## Task data:
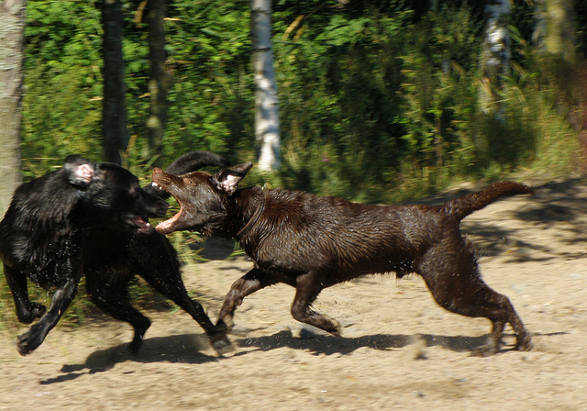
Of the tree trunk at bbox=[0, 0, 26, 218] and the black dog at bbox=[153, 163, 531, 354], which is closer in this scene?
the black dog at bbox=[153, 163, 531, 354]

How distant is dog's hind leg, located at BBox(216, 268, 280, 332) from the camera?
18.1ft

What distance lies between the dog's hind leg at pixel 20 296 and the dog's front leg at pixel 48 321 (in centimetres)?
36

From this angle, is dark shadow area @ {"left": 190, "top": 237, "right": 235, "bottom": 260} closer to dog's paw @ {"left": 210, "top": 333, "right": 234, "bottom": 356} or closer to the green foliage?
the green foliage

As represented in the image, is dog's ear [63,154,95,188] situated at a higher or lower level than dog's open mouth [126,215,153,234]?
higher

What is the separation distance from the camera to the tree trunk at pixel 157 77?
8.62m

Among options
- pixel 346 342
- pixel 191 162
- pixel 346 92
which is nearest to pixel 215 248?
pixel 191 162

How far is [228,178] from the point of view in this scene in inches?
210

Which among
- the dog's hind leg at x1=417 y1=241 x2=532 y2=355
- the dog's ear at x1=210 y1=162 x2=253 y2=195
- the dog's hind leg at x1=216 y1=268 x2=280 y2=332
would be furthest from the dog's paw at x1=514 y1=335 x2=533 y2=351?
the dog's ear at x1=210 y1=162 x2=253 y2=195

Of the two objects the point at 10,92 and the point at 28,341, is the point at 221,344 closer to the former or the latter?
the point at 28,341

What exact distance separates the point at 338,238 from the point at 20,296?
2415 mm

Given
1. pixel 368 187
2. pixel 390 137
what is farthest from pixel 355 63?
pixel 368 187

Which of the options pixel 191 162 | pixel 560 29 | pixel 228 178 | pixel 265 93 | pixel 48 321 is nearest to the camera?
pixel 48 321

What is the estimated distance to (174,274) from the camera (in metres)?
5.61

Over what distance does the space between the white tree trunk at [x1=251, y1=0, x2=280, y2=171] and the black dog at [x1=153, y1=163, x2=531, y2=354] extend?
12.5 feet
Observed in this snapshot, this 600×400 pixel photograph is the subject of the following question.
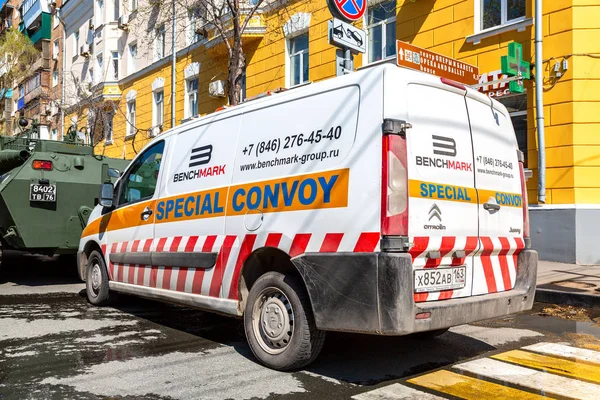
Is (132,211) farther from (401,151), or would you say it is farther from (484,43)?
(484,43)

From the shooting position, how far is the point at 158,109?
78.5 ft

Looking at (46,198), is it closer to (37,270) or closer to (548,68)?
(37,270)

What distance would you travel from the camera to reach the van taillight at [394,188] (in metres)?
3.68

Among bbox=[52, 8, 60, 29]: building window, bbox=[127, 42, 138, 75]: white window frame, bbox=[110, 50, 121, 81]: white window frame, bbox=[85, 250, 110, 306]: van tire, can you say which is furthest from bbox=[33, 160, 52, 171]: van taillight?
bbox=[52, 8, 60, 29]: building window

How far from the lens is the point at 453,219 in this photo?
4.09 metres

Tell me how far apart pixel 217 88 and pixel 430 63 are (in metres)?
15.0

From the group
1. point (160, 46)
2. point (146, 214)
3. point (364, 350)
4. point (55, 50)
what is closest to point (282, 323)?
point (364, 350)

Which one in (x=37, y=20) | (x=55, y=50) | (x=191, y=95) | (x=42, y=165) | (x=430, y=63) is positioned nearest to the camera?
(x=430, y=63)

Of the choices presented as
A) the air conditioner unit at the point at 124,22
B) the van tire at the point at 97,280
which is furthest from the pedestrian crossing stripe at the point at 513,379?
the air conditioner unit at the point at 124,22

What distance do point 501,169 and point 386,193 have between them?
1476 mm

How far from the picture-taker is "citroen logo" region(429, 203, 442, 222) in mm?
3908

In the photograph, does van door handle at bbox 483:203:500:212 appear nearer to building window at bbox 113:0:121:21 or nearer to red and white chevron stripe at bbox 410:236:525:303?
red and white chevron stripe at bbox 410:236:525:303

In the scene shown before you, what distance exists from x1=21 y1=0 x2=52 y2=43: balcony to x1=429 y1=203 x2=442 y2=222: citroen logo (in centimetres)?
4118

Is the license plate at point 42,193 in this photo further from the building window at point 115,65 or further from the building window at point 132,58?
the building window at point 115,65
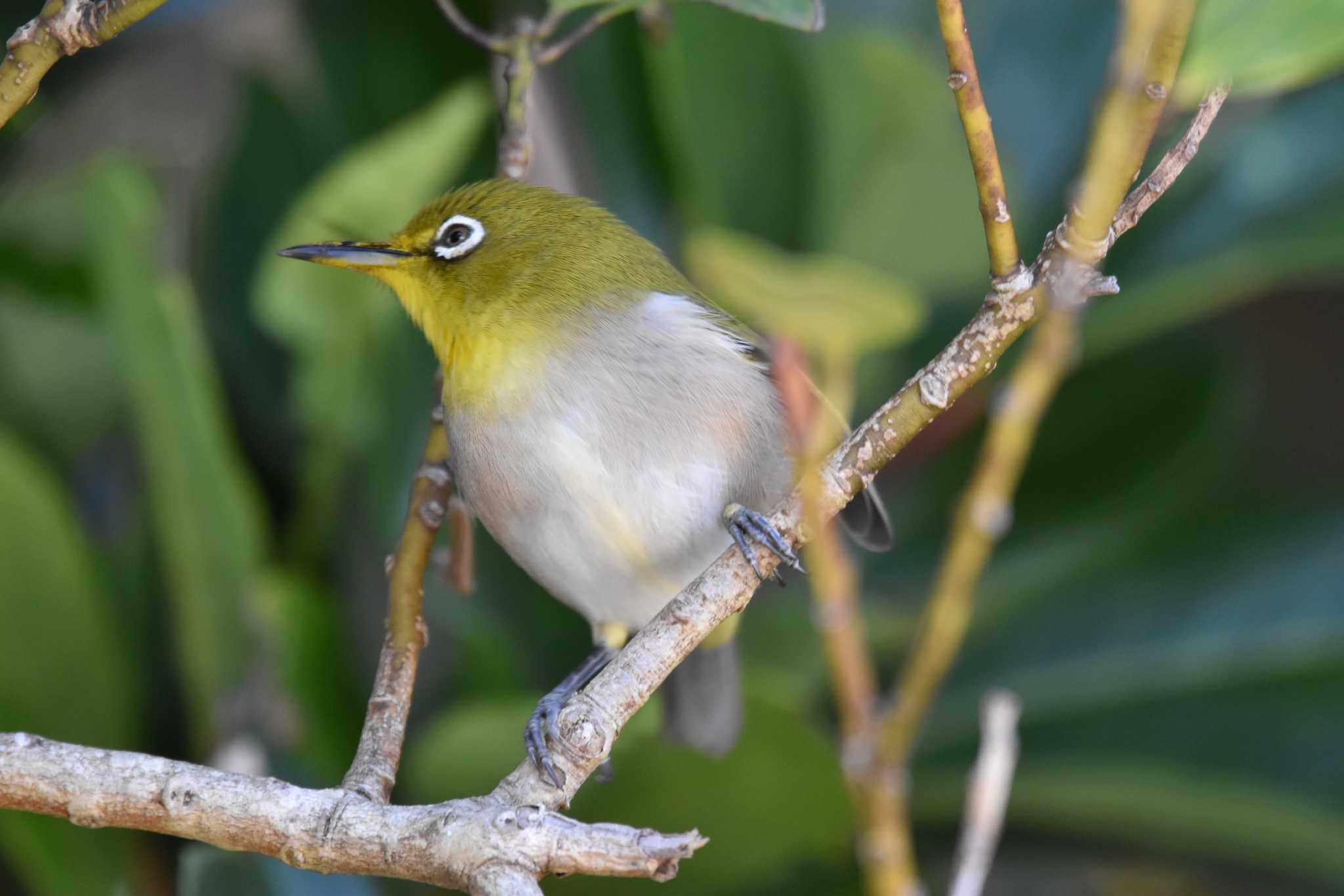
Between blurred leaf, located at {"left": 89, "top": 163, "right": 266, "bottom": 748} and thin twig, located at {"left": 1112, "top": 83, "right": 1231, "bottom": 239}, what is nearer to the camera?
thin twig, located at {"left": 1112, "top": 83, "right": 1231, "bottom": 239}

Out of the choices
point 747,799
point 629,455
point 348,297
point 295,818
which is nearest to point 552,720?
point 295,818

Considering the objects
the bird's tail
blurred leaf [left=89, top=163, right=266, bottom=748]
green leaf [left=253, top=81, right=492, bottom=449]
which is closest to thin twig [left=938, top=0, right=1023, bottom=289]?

## Request:
Render every line of the listing above as a JSON list of strings, one string per line, with blank lines and the pictures left out.

## Response to the exercise:
[
  "Of the tree trunk at bbox=[0, 0, 26, 218] and the black dog at bbox=[153, 163, 531, 354], which is closer in this scene?",
  "the black dog at bbox=[153, 163, 531, 354]",
  "How distant is dog's hind leg, located at BBox(216, 268, 280, 332) from the camera?",
  "18.1ft",
  "What distance lies between the dog's hind leg at pixel 20 296 and the dog's front leg at pixel 48 321 (in centimetres)?",
  "36",
  "From this angle, is dark shadow area @ {\"left\": 190, \"top\": 237, \"right\": 235, \"bottom\": 260} closer to dog's paw @ {\"left\": 210, \"top\": 333, \"right\": 234, \"bottom\": 356} or closer to the green foliage?",
  "the green foliage",
  "As represented in the image, is dog's ear [63,154,95,188] situated at a higher or lower level than dog's open mouth [126,215,153,234]?",
  "higher",
  "What is the separation distance from the camera to the tree trunk at pixel 157 77?",
  "8.62m",
  "Among options",
  "- pixel 346 342",
  "- pixel 191 162",
  "- pixel 346 92",
  "which is nearest to pixel 215 248?",
  "pixel 191 162",
  "How far is [228,178] from the point of view in this scene in inches?",
  "210",
  "Which among",
  "- the dog's hind leg at x1=417 y1=241 x2=532 y2=355",
  "- the dog's ear at x1=210 y1=162 x2=253 y2=195",
  "- the dog's hind leg at x1=216 y1=268 x2=280 y2=332",
  "would be furthest from the dog's paw at x1=514 y1=335 x2=533 y2=351?",
  "the dog's ear at x1=210 y1=162 x2=253 y2=195",
  "Of the two objects the point at 10,92 and the point at 28,341, is the point at 221,344 closer to the former or the latter?",
  "the point at 28,341",
  "What exact distance separates the point at 338,238 from the point at 20,296?",
  "2415 mm",
  "Given",
  "1. pixel 368 187",
  "2. pixel 390 137",
  "what is farthest from pixel 355 63?",
  "pixel 368 187",
  "Which of the options pixel 191 162 | pixel 560 29 | pixel 228 178 | pixel 265 93 | pixel 48 321 is nearest to the camera?",
  "pixel 48 321",
  "What is the estimated distance to (174,274) from the camera (in metres)?",
  "5.61",
  "Over what distance does the space between the white tree trunk at [x1=251, y1=0, x2=280, y2=171] and the black dog at [x1=153, y1=163, x2=531, y2=354] extend?",
  "12.5 feet",
  "Observed in this snapshot, this 600×400 pixel photograph is the subject of the following question.",
  "Is (132,211) farther from (401,151), or would you say it is farther from (484,43)?",
  "(484,43)",
  "From the shooting position, how far is the point at 158,109?",
  "78.5 ft",
  "Looking at (46,198), is it closer to (37,270) or closer to (548,68)?",
  "(37,270)",
  "What distance would you travel from the camera to reach the van taillight at [394,188] (in metres)?",
  "3.68",
  "Among bbox=[52, 8, 60, 29]: building window, bbox=[127, 42, 138, 75]: white window frame, bbox=[110, 50, 121, 81]: white window frame, bbox=[85, 250, 110, 306]: van tire, can you say which is furthest from bbox=[33, 160, 52, 171]: van taillight?",
  "bbox=[52, 8, 60, 29]: building window",
  "How far from the lens is the point at 453,219 in this photo?",
  "4.09 metres",
  "Tell me how far apart pixel 217 88 and pixel 430 63 are (in metres)?",
  "15.0",
  "From the group",
  "1. point (160, 46)",
  "2. point (146, 214)",
  "3. point (364, 350)",
  "4. point (55, 50)",
  "what is closest to point (282, 323)?",
  "point (364, 350)",
  "Which one in (x=37, y=20) | (x=55, y=50) | (x=191, y=95) | (x=42, y=165) | (x=430, y=63) is positioned nearest to the camera?",
  "(x=430, y=63)",
  "Of the choices presented as",
  "A) the air conditioner unit at the point at 124,22",
  "B) the van tire at the point at 97,280",
  "which is furthest from the pedestrian crossing stripe at the point at 513,379?",
  "the air conditioner unit at the point at 124,22",
  "What distance do point 501,169 and point 386,193 have between them?",
  "1476 mm",
  "How far from the picture-taker is \"citroen logo\" region(429, 203, 442, 222) in mm?",
  "3908",
  "In the photograph, does van door handle at bbox 483:203:500:212 appear nearer to building window at bbox 113:0:121:21 or nearer to red and white chevron stripe at bbox 410:236:525:303?",
  "red and white chevron stripe at bbox 410:236:525:303",
  "In the scene shown before you, what distance exists from x1=21 y1=0 x2=52 y2=43: balcony to x1=429 y1=203 x2=442 y2=222: citroen logo (in centimetres)?",
  "4118",
  "Is the license plate at point 42,193 in this photo further from the building window at point 115,65 or further from the building window at point 132,58?",
  "the building window at point 115,65",
  "Between blurred leaf, located at {\"left\": 89, \"top\": 163, \"right\": 266, \"bottom\": 748} and thin twig, located at {\"left\": 1112, \"top\": 83, \"right\": 1231, \"bottom\": 239}, what is nearer to the camera?",
  "thin twig, located at {\"left\": 1112, \"top\": 83, \"right\": 1231, \"bottom\": 239}",
  "Out of the choices",
  "point 747,799",
  "point 629,455",
  "point 348,297",
  "point 295,818",
  "which is nearest to point 552,720?",
  "point 295,818",
  "Considering the objects",
  "the bird's tail",
  "blurred leaf [left=89, top=163, right=266, bottom=748]",
  "green leaf [left=253, top=81, right=492, bottom=449]",
  "which is closest to thin twig [left=938, top=0, right=1023, bottom=289]?"
]